What you need to do:
1) According to the mathematics curriculum page, after which grade can middle school students take an honors math class?
2) Write the next part of the mathematics curriculum page, picking up right after its last sentence.
Document passage START
Mathematics
District
Standards for Mathematical Practice
These standards as outlined in the Massachusetts Mathematics Curriculum Frameworks describe the deep mathematical understandings that our curriculum seeks to develop in our students as they progress through more challenging content throughout grades K12.
 Make sense of problems and persevere in solving them.
 Reason abstractly and quantitatively.
 Construct viable arguments and critique the reasoning of others.
 Model with mathematics.
 Use appropriate tools strategically.
 Attend to precision.
 Look for and make use of structure.
 Look for and express regularity in repeated reasoning.
High School
The goal of the Mathematics Department is to build mathematical competence in its students. This is achieved by providing course offerings that develop a deep understanding of mathematics and actively engage all students in meaningful mathematics, discussing mathematical ideas, and applying mathematics to realworld problems. The habits of problem solving, communicating, reasoning and proof, making connections, and using representations and mathematical models are emphasized in each of the courses.
Middle School
Middle School mathematics explores multiple topics across grade levels. Student have an opportunity to refine skills and apply them in practical ways as they move from Prealgebra to Algebra I. Students have the opportunity to take honors math class after grade 6.
Math Pathways
Placement
Criteria for placement into math classes is based upon performance on the following assessments:
 Course Grade
 MCAS
 STAR Math Assessment (January)
 IOWA Algebra Aptitude Test (March)
 Fluency assessment (March)
 Teacher Rubric
Elementary
Elementary Math Curriculum Overview
Hopkinton’s K5 math curriculum is aligned to the MA Curriculum Frameworks. Outlined in the Frameworks are “Standards for Mathematical Practice,” which describe the deep mathematical understandings that our curriculum seeks to develop in our students. The Standards for Mathematical Practice describe ways in which students broaden their skills and expand their ability to think mathematically. The standards are embedded in each unit of study in Hopkinton’s elementary math curriculum, and they include the expectation that students will learn to:

Make sense of problems and persevere in solving them

Reason abstractly and quantitatively

Construct viable arguments and critique the reasoning of others

Model with mathematics

Use appropriate tools strategically

Attend to precision

Look for and make use of structure

Look for and express regularity in repeated reasoning
The instructional standards in the MA Curriculum Frameworks highlight the need for balance in elementary math instruction, and Hopkinton’s elementary math curriculum is very much in line with the following excerpt from the Frameworks:
"The standards strategically develop students’ mathematical understanding and skills. When students are first introduced to a mathematical concept they explore and investigate the concept by using concrete objects, visual models, drawings, or representations to build their understanding. In the early grades they develop number sense while working with numbers in many ways. They learn a variety of strategies to solve problems and use what they have learned about patterns in numbers and the properties of numbers. This serves to develop a strong understanding of number sense, decomposing and composing numbers, the relationship between addition and subtraction, and multiplication and division.
In calculations, students are expected to use the most efficient and accurate way to solve a problem based on their understanding and knowledge of place value and properties of numbers. Students reach fluency by building understanding of mathematical concepts –this lays a strong foundation that prepares students for more advanced math work – and by building automaticity in the recall of basic computation facts, such as addition, subtraction, multiplication, and division. As students apply their mathematical knowledge and skills to solve realworld problems, they also gain an understanding of the importance of mathematics throughout their lives. To achieve mathematical understanding, students should be actively engaged in meaningful mathematics.
Document passage END
Supplied data START
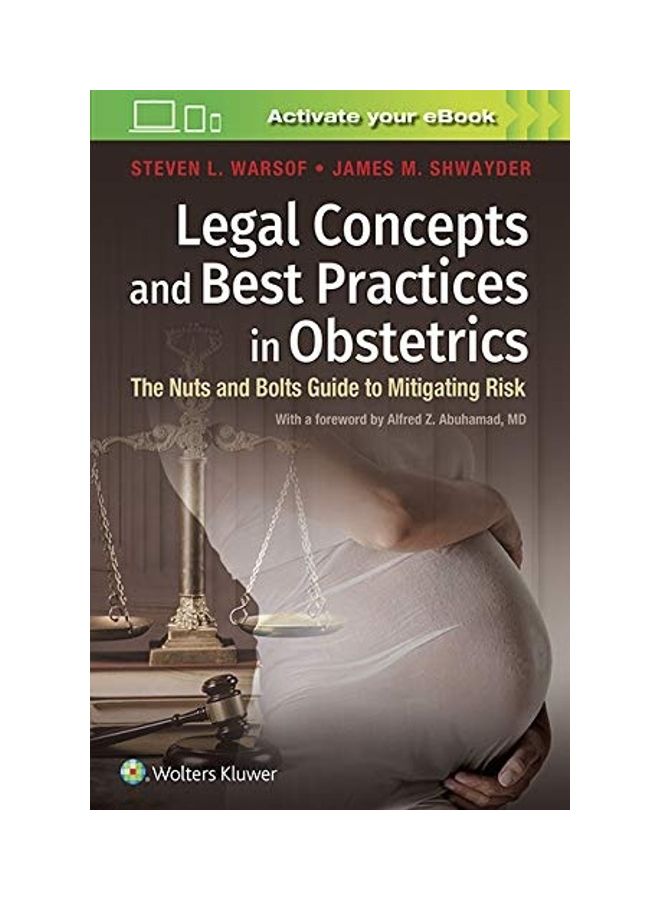 Legal Concepts And Best Practices In Obstetrics: The Nuts And Bolts Guide To Mitigating Risk Paperback English by Steven Warsof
Supplied data END
Answers to the exercises:
1) After grade 6.

2)
The content and practice standards focus on developing students in the following areas: Conceptual understanding – make sense of the math, reason about and understand math concepts and ideas Procedural fluency – know mathematical facts, compute and do the math Capacity – solve a wide range of problems in various contexts by reasoning, thinking, and applying the mathematics they have learned.”
Curriculum Snapshots
Kindergarten
In kindergarten, instructional time should focus on two critical areas: (1) representing, relating, and operating on whole numbers, initially with sets of objects; and (2) describing shapes and space.
1. Students use numbers, including written numerals, to represent quantities and to solve quantitative problems, such as counting objects in a set; counting out a given number of objects; comparing sets or numerals; and modeling simple joining and separating situations with sets of objects, or eventually with equations such as 5 + 2 = 7 and 7 – 2 = 5. (Kindergarten students should see addition and subtraction equations, and student writing of equations in kindergarten is encouraged, but it is not required.) Students choose, combine, and apply effective strategies for answering quantitative questions, including quickly recognizing the cardinalities of small sets of objects, counting and producing sets of given sizes, counting the number of objects in combined sets, or counting the number of objects that remain in a set after some are taken away.
2. Students describe their physical world using geometric ideas (e.g., shape, orientation, spatial relations) and vocabulary. They identify, name, and describe basic twodimensional shapes, such as squares, triangles, circles, rectangles, and hexagons, presented in a variety of ways (e.g., with different sizes and orientations), as well as threedimensional shapes such as cubes, cones, cylinders, and spheres. They use basic shapes and spatial reasoning to model objects in their environment and to construct more complex shapes.
(Massachusetts Department of Elementary and Secondary Education, 2017 Massachusetts Mathematics Curriculum Framework)
Grade 1
In grade 1, instructional time should focus on four critical areas: (1) developing understanding of addition, subtraction, and strategies for addition and subtraction within 20; (2) developing understanding of whole number relationships and place value, including grouping in tens and ones; (3) developing understanding of linear measurement and measuring lengths as iterating length units; and (4) reasoning about attributes of, and composing and decomposing geometric shapes.
1. Students develop strategies for adding and subtracting whole numbers based on their prior work with small numbers. They use a variety of models, including discrete objects and lengthbased models (e.g., cubes connected to form lengths), to model addto, takefrom, puttogether, takeapart, and compare situations to develop meaning for the operations of addition and subtraction, and to develop strategies to solve arithmetic problems with these operations. Students understand connections between counting and addition and subtraction (e.g., adding two is the same as counting on two). They use properties of addition to add whole numbers and to create and use increasingly sophisticated strategies based on these properties (e.g., “making tens”) to solve addition and subtraction problems within 20. By comparing a variety of solution strategies, children build their understanding of the relationship between addition and subtraction.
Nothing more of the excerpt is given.